The patient arrived in the emergency department, where he was registered. There was an evaluation by the nurse and physician in a relatively timely manner. An extensive number of labs and images were obtained, several of which were markedly abnormal, and some of which were within normal limits. After consideration, intravenous therapy was contemplated and steroids were considered. There was a heated debate about whether the patient should go to the ICU, surgery, neurology, pediatrics, OB-GYN, rehab, or just be discharged. Finally the patient was, of course, admitted to our hospital medicine service.

On arrival, the patient was placed in a room. Vital signs were rechecked. The team arrived and obtained the history and performed a physical exam. More labs and images were ordered, and high-cost therapy was initiated. Admission orders were placed. A diet was ordered, though NPO status was an option for procedures that might or might not be done. Physical therapy and occupational therapy consults were contemplated.

The patient had variations of the measured vital signs and adjustments were made to the regimen. Certain medications were held, and restarted at adjusted dosages.

The family gave additional non-pertinent information. Numerous questions were asked and several actually answered. DVT prophylaxis was on our radar.

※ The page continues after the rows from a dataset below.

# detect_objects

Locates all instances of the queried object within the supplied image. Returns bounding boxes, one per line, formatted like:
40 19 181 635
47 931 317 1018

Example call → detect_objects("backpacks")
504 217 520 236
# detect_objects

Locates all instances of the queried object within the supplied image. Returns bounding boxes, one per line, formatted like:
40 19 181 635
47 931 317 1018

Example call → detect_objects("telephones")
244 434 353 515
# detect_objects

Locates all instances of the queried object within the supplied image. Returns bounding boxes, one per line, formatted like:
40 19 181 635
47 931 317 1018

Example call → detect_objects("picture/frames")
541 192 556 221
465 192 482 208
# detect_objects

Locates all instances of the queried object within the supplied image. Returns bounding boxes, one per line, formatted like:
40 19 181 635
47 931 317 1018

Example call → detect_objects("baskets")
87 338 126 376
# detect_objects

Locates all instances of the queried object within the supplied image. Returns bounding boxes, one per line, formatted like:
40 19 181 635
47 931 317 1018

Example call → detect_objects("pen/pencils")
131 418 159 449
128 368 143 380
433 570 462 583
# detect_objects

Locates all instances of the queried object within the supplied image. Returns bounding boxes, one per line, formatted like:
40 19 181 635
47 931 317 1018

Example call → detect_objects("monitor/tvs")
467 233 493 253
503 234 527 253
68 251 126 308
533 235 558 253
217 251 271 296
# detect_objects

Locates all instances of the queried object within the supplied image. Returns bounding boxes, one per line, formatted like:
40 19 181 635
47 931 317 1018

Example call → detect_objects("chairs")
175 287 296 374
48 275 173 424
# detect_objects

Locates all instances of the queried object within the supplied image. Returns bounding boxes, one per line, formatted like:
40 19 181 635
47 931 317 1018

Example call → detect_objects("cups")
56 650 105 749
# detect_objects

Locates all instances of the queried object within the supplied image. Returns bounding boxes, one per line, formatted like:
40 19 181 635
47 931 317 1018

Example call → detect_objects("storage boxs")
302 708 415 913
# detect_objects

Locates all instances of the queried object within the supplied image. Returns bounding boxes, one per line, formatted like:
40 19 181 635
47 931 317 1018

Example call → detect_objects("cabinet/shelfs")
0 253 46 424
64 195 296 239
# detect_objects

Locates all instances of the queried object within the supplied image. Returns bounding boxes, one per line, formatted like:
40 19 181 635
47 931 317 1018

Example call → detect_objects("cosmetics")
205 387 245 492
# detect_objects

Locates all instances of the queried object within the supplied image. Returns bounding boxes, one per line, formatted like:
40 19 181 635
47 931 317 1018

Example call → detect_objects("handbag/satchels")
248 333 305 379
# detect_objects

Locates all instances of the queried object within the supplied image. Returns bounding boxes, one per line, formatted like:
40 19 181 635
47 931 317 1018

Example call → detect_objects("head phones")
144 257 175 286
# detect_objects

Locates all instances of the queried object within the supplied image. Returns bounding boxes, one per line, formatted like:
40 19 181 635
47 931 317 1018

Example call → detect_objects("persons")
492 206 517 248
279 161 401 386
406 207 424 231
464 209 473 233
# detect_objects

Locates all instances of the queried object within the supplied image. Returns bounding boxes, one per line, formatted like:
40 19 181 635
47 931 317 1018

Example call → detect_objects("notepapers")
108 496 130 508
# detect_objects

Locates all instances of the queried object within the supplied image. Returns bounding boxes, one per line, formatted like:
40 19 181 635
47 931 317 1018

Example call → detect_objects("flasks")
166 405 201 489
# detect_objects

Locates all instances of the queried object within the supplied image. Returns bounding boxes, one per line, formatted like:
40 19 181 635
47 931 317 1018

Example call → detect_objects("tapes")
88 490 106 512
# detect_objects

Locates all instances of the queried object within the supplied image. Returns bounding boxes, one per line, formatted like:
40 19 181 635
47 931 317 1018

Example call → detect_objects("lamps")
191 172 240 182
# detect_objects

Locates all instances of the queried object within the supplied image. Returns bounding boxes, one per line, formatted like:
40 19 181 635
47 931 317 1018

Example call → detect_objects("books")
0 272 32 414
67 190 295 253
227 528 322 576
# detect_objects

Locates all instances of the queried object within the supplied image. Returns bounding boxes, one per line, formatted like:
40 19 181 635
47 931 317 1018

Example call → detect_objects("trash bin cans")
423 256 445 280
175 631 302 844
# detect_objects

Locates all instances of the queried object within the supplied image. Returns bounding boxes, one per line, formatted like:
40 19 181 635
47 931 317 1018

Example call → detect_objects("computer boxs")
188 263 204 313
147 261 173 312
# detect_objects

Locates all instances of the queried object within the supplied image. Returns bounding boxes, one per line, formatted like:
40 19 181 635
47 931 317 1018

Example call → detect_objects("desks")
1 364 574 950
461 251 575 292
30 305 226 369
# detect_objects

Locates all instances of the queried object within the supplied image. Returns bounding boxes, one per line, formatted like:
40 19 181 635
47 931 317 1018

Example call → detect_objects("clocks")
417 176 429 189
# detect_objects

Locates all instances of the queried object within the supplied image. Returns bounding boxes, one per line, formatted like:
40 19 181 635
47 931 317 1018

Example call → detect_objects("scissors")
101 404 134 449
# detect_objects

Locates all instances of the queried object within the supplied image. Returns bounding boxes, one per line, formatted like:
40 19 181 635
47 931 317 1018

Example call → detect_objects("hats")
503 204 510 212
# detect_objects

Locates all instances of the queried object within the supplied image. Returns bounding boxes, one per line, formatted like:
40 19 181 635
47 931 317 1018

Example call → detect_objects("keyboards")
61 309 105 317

The patient looked really sick for a while and we thought about transferring him to the ICU, CCU or surgery service but then he appeared to improve. We noted a window of opportunity, and discharge plans were made for transfer to another location.

Condition at discharge

Dischargeable.

Past medical history

Multiple previous surgeries

Undefined disease of the heart

Asymptomatic nodule

Intact mentation

Seronegative noninfectious viremia

Non-diagnostic gland biopsy

Unpronounceable syndrome

Family social history

Contributory and significant family history key to the case was identified. Various social habits that may impact health adversely were noted. The patient may have been retired and had possible tobacco exposure, or not.

Code status

There were extensive discussions about code status. We reviewed the prognosis and outcomes of inpatient cardiac arrest and the options available. After prolonged debate with the patient and family, a decision was made.

Medications

Continue pre-admission medications, except for the ones we discontinued. As well as those we added.

Follow-up recommendations

Patient should follow up with a doctor post-hospitalization. The patient will contact doctor and set this up. Patient should also continue the medication regimen as ordered unless side effects occur, which is very likely, in which case maybe he should stop medications if he thinks it's a good idea.

Patient education

Patient was told that, should there be questions, he should contact someone sooner or later—probably sooner, although we will be out of town.

Patient was also told not to be readmitted within 30 days.

*No vaguely useful, actual patient information was used in preparing this document.

Dr. Newman is a hospitalist at Mayo Clinic in Rochester, Minn., and ACP Hospitalist's editorial advisor and humor columnist.